===== PROVIDED MATERIAL

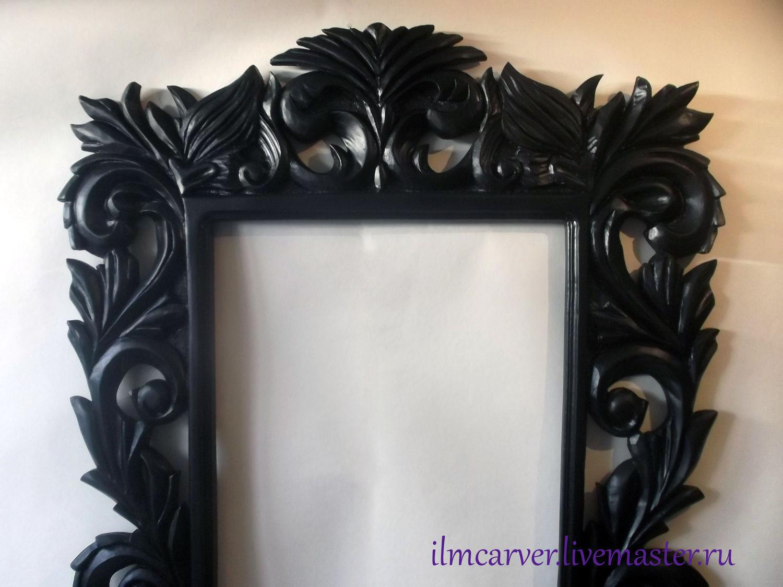El tallado en madera. Marco para un espejo (grande) – compra u ordena en la tienda en línea en el Livemaster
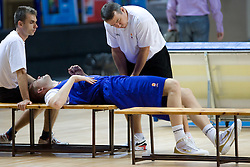 Gasper Suhadolnik, Uros Slokar and physiotherapist Teo Djekic  at practice of Slovenian National Basketball team in Arena Torwar two days before the beginning of the Eurobasket 2009, on September 05, 2009 in Warsaw, Poland. (Photo by Vid Ponikvar / Sportida)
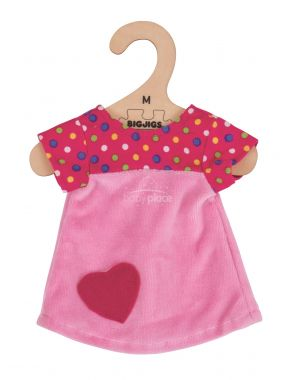Tričko se srdíčkem pro panenku 34 cm Bigjigs Toys Růžové
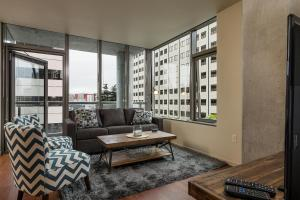 Photo of Lenora Street Apartment By Stay Alfred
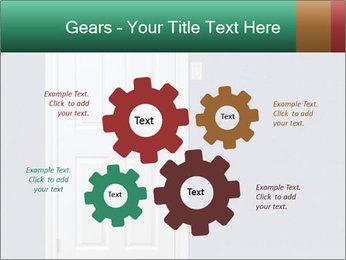 0000077125 PowerPoint Templates - Slide 47
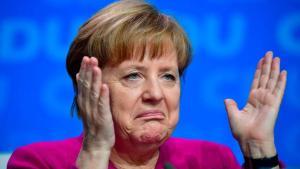 Merkel a Balkánnal bővítené az Európai Uniót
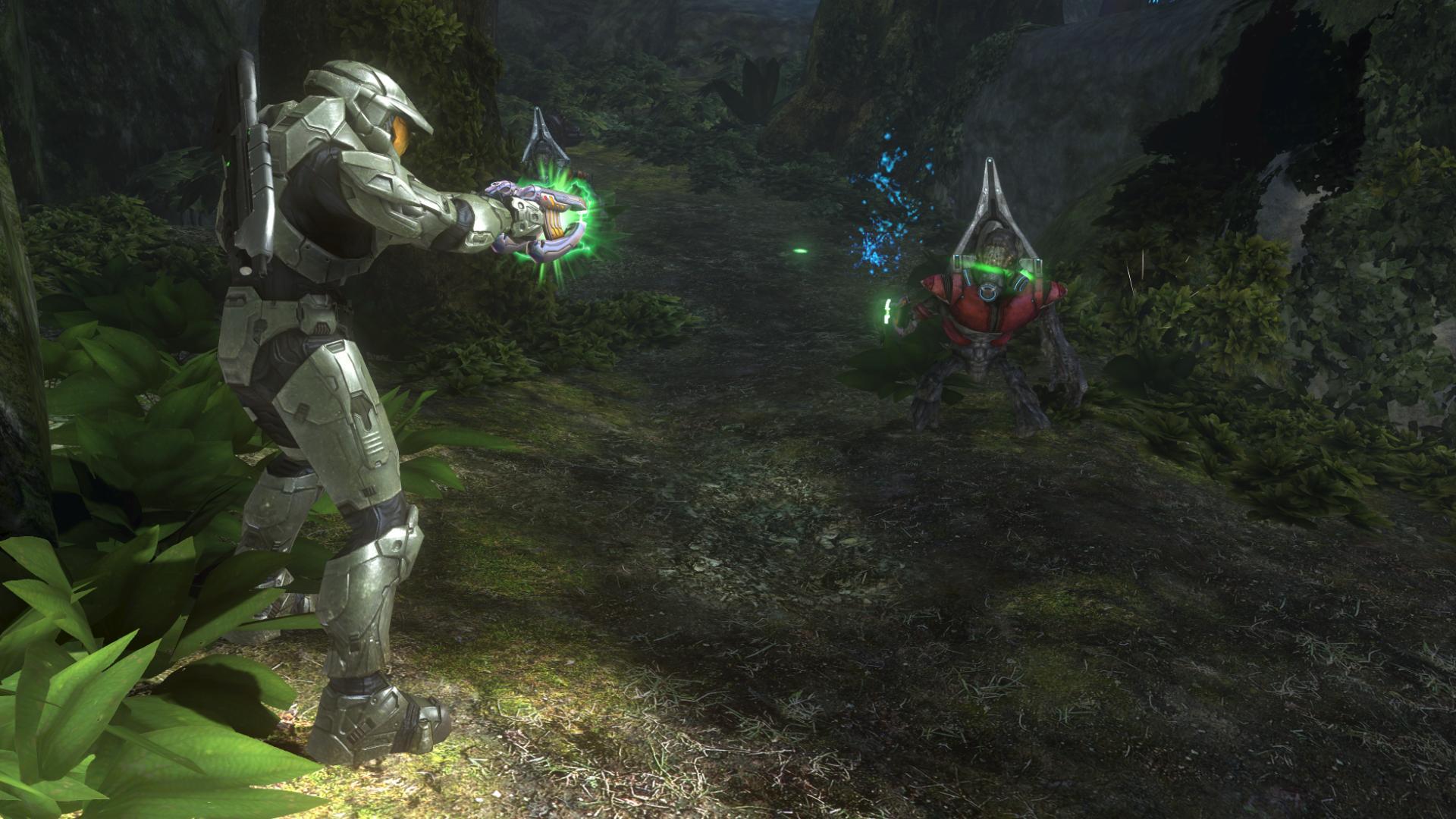 1521480602 116452f233 o Halo 3: Plasma Fire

==========

_YOUR INSTRUCTIONS_
Copy every record exactly, dropping the images.

_OUTPUT FOR THIS TASK_
El tallado en madera. Marco para un espejo (grande) – compra u ordena en la tienda en línea en el Livemaster
 Gasper Suhadolnik, Uros Slokar and physiotherapist Teo Djekic  at practice of Slovenian National Basketball team in Arena Torwar two days before the beginning of the Eurobasket 2009, on September 05, 2009 in Warsaw, Poland. (Photo by Vid Ponikvar / Sportida)
Tričko se srdíčkem pro panenku 34 cm Bigjigs Toys Růžové
 Photo of Lenora Street Apartment By Stay Alfred
 0000077125 PowerPoint Templates - Slide 47
 Merkel a Balkánnal bővítené az Európai Uniót
 1521480602 116452f233 o Halo 3: Plasma Fire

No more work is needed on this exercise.